If that's still not enough microblogging for you, TypePad has released TypePad Motion, their open source community micro-blogging app. It's available here.

Runtimes

If your favorite language isn't Java or Python, that doesn't mean you're out of luck. As long as there's an implementation on the JVM, you can use it on App Engine! Several projects are improving integration between App Engine and other JVM languages.

This post discusses how to use Clojure on App Engine, while this post covers using Quercus - a PHP implementation for the JRE - with App Engine task queues. Finally, if Groovy is your language of choice, definitely give the gaelyk project a look, and if you prefer JavaScript, take a look at appenginejs.

Blogging

Many bloggers continue to turn out insightful and useful posts relating to App Engine. Here's a few that caught our eye:

If all the Twitter related projects interested you, and you're wondering about implementing your own, this article on building feedertweeter and this article on using Twitter's OAuth API on App Engine are probably of interest.

There's an excellent blog post on hitching.net about practical use of geohashing for geospatial apps on App Engine.

Just about everything on the gaejexperiments blog is worth a read if you're a Java coder. Recent posts cover topics such as using reCAPTCHA, using the Java blobstore API and using the task queue.

The Django-nonrel folks are showing some impressive progress - see their post on how to deal with noSQL databases, and read their blog for more information.

The wolfire blog has a great post on how AppScale helps prevent App Engine 'lock-in'. If you want to learn more, this post on the IBM developerworks site goes into more detail about AppScale.

If you want to keep up with blogs, articles, and news about App Engine, the App Engine reddit should be your first port of call. And if you want to see your own post or project up here, submit it to the reddit, or mention it in the groups!

Monday, March 8, 2010

App Engine joins the Google over IPv6 Program

The Google over IPv6 program allows ISPs with good connectivity to request IPv6 access for most Google services. In about a week, we'll be adding Google App Engine and the appspot.com domain to this program. This means that all App Engine apps will become accessible over IPv6 to anyone participating in the program!

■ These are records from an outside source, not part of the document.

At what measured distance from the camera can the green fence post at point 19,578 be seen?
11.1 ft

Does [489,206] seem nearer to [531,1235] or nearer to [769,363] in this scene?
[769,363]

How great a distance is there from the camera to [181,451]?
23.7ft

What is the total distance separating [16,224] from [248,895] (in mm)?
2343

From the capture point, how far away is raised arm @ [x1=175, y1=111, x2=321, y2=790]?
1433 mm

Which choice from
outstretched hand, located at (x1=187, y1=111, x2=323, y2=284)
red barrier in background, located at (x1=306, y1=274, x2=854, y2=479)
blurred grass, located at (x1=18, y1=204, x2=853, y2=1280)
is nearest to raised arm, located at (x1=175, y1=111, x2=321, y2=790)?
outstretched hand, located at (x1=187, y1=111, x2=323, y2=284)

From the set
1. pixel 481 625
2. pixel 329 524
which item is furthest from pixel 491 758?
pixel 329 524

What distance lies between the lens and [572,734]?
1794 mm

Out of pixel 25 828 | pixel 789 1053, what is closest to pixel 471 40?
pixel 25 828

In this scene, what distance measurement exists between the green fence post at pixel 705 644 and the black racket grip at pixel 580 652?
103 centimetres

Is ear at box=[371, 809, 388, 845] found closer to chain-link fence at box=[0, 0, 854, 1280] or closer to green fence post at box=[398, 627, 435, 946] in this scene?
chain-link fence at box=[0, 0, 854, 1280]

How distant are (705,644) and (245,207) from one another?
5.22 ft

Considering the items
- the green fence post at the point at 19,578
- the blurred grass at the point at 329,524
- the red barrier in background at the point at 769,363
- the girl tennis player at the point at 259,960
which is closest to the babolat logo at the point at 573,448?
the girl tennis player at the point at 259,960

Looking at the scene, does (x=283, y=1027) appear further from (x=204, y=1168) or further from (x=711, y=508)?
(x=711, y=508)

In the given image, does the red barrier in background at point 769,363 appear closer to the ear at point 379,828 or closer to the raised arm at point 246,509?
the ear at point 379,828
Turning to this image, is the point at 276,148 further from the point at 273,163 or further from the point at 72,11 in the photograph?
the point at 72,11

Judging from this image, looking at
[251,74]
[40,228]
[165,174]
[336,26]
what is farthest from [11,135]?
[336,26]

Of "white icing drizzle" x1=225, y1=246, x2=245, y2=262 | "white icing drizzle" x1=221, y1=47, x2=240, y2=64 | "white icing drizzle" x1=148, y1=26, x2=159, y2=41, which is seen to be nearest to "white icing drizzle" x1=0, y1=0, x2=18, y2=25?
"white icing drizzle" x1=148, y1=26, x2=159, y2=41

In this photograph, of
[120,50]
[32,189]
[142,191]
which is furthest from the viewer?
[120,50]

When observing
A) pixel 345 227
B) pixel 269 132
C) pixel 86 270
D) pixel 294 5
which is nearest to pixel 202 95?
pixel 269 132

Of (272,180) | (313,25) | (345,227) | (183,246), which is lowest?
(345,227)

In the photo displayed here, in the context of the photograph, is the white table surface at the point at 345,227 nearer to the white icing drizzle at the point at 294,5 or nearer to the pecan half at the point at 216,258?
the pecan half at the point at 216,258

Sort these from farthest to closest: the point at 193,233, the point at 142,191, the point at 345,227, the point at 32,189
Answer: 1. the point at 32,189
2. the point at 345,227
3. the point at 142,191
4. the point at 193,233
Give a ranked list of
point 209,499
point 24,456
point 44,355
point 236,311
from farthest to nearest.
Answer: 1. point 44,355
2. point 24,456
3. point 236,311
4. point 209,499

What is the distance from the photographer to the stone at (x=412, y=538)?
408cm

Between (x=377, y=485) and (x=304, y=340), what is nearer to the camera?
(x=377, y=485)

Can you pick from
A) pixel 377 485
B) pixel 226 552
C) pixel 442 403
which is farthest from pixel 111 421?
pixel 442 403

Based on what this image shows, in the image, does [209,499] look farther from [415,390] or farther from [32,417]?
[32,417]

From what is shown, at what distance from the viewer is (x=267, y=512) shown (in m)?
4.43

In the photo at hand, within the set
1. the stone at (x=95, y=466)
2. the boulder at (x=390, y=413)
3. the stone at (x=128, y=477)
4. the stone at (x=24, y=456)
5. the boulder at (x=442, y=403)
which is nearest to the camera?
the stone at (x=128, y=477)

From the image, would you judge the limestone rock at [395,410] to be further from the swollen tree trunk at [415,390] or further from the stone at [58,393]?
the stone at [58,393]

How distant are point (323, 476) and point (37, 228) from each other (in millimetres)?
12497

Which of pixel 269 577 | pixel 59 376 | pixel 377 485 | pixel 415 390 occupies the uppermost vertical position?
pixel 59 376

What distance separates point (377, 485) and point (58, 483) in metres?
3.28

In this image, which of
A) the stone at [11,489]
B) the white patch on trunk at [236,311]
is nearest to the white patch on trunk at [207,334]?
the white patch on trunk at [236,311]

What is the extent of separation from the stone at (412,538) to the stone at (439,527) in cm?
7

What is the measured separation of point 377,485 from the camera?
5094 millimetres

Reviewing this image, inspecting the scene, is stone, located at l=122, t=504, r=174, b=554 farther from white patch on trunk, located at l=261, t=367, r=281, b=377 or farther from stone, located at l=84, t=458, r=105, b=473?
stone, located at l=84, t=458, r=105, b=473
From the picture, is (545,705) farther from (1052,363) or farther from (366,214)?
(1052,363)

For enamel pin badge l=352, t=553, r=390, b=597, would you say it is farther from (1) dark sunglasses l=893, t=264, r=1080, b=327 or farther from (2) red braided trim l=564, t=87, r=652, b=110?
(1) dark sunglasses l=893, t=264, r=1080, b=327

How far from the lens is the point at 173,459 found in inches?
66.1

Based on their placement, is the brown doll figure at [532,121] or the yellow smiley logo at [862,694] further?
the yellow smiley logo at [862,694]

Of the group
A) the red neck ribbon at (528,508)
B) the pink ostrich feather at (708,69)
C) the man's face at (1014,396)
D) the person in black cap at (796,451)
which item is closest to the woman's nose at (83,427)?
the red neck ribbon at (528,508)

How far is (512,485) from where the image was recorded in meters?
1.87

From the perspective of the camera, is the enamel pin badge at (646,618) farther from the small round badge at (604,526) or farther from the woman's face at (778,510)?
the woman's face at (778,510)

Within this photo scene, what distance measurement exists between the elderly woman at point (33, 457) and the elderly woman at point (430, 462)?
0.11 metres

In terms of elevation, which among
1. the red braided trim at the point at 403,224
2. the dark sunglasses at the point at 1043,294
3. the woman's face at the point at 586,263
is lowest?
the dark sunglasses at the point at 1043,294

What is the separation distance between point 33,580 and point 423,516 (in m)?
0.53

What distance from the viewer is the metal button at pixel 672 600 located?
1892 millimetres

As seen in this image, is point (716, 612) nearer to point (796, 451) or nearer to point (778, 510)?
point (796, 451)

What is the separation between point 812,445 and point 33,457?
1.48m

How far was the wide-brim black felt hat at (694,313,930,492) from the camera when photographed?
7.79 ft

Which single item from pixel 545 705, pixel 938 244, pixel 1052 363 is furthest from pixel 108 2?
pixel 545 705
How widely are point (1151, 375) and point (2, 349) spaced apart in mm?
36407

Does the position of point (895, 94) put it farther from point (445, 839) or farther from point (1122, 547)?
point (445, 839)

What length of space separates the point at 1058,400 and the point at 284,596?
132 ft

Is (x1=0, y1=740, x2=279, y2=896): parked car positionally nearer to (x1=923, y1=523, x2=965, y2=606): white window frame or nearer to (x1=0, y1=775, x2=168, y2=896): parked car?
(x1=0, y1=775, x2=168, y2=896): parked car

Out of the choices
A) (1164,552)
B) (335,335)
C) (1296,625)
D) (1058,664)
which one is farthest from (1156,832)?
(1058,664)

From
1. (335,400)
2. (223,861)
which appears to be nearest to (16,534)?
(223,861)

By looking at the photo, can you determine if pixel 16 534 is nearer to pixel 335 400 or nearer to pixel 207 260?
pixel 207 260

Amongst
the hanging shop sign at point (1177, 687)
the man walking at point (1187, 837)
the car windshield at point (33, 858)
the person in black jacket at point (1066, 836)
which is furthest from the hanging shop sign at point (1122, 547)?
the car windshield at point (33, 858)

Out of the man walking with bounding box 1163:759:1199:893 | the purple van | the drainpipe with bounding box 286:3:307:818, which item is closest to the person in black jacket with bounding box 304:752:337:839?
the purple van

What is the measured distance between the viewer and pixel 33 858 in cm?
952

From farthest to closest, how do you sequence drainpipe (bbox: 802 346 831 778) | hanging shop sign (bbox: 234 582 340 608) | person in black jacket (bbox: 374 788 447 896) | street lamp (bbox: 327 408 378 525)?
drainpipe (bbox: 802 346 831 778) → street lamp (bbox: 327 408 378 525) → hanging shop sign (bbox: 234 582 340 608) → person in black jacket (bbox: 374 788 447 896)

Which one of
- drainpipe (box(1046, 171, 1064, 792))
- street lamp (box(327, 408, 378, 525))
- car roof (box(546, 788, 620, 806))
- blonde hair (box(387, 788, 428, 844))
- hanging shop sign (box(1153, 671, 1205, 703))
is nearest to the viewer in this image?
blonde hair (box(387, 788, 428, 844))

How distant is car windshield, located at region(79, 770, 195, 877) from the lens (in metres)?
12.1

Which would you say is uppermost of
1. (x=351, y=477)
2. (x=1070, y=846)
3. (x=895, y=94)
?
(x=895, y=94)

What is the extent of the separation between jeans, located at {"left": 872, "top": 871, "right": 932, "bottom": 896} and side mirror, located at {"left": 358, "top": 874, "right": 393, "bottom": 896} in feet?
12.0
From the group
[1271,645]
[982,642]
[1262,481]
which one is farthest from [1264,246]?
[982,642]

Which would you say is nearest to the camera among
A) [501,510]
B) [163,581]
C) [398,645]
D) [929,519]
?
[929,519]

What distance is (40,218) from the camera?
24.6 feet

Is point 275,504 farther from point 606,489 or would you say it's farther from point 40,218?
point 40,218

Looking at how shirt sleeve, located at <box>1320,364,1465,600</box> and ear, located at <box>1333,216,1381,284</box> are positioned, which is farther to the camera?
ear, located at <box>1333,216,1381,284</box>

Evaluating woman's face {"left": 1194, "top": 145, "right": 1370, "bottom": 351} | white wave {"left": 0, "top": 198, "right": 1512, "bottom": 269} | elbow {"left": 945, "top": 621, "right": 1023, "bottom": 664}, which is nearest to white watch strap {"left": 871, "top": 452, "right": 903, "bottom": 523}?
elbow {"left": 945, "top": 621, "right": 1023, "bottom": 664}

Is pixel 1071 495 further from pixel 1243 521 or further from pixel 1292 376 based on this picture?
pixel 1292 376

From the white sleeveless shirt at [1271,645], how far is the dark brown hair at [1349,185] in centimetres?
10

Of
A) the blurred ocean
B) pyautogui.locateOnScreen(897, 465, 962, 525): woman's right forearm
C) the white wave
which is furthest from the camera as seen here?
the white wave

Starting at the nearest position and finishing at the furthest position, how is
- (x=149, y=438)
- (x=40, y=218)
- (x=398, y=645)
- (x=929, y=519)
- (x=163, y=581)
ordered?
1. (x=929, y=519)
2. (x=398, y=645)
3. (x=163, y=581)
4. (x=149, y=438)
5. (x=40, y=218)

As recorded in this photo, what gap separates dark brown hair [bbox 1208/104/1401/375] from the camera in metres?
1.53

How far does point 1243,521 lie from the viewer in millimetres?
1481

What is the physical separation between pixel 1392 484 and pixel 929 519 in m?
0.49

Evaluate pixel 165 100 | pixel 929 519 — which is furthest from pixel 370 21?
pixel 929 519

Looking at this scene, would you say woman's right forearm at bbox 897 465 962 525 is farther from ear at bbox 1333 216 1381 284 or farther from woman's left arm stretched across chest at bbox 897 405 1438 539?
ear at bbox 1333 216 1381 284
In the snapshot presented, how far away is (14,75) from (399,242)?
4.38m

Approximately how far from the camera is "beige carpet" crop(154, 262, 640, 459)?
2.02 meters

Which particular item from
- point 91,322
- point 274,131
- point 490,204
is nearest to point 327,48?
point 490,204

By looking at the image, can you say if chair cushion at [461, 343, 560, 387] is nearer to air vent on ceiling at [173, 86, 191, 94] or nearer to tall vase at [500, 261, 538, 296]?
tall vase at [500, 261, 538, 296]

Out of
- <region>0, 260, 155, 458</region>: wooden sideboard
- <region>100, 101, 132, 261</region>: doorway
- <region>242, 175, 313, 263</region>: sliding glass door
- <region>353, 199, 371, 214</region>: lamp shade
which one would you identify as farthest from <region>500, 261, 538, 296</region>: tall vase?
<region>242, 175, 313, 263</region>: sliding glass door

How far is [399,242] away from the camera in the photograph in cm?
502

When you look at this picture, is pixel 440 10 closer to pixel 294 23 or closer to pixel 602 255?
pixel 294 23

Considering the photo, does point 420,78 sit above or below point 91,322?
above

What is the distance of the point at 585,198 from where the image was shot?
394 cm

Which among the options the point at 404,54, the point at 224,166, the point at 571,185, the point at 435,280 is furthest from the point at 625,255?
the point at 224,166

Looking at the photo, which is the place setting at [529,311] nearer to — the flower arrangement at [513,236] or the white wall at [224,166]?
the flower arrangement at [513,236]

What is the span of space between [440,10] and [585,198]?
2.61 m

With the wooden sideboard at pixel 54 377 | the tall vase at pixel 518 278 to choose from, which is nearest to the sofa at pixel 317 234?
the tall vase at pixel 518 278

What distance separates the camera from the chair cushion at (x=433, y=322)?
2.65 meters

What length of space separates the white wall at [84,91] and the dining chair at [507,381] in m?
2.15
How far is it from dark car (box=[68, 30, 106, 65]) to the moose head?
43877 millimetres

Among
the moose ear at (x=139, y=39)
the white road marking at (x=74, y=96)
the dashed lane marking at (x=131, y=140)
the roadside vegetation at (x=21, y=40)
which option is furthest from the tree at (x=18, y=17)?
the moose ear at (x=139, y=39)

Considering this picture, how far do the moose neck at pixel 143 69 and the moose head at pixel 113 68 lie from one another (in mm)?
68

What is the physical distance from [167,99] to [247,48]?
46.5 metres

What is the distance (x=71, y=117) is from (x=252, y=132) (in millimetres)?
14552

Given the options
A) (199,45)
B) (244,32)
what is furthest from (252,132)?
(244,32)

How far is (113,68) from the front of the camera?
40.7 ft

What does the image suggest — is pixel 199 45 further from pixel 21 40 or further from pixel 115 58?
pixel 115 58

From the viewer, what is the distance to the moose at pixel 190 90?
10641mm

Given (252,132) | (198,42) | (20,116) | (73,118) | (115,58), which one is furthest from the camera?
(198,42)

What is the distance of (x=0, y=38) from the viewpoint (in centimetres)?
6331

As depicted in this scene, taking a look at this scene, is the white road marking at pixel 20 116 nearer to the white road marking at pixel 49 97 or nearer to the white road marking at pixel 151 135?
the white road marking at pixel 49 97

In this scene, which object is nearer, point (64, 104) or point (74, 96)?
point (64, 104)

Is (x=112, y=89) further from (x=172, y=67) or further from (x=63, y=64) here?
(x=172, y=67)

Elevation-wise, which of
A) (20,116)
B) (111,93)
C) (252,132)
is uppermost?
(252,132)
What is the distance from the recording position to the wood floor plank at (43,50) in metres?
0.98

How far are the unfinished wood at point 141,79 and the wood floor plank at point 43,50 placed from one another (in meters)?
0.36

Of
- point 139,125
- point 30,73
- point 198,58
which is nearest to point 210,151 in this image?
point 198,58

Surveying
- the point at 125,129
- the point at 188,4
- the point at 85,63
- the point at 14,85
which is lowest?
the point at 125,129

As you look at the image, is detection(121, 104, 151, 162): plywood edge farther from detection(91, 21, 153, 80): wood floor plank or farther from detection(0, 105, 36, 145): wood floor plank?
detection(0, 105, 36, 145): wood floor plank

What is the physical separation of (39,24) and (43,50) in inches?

For most people, this won't require any changes to your code at all. If your App Engine code reads os.environ["REMOTE_ADDR"] in Python, or HttpServletRequest.getRemoteAddr() in Java, be aware that this value may be an IPv4 address, like "192.0.2.1", or an IPv6 address, like "2001:db8::1". Now is the time to verify that your code doesn't make any IPv4-specific assumptions, so that your IPv6-ready users will have a seamless transition.

Some libraries for manipulating IP addresses, should your app require one, include ipaddr and java.net.InetAddress.

Q: My app doesn't handle IP addresses at all. Can I ignore this announcement?
A: Yes.

Q: I have a third-party domain hosted through Google Apps and the ghs.google.com CNAME. Will this affect me?
A: This particular change only affects appspot.com domains, but you should still make sure your code is IPv6-safe, as we're always working to add IPv6 to more services.

Q: Will everyone see an IPv6 AAAA record for my app?
A: No, the AAAA record is visible to less than 1% of users, whose ISPs are participating in the Google over IPv6 program.

Q: Does this mean each app will get its own unique IPv6 address?
A: No, we try to keep our IPv4 and IPv6 services as similar as possible.

Q: My ISP isn't a Google over IPv6 participant. How can I verify that that my code doesn't choke on IPv6 addresses?
A: You should include IPv6 addresses in your unit tests. After the launch, you'll be able to use the IPv4-IPv6 Website Gateway provided by the SixXS project. It's accessed by appending .ipv4.sixxs.org to any IPv6-enabled hostname. For example, the "Shoutout" sample app will be visible at http://shoutout.appspot.com.ipv4.sixxs.org/.

Q: Why does the previous link report a "does not have an IPv6 address" error?
A: That means we haven't launched yet. The delay is meant to give developers time to review their address-handling code.

If you experience any problems with IPv6 serving and App Engine, please report it in the App Engine issue tracker or post about it in the App Engine discussion group.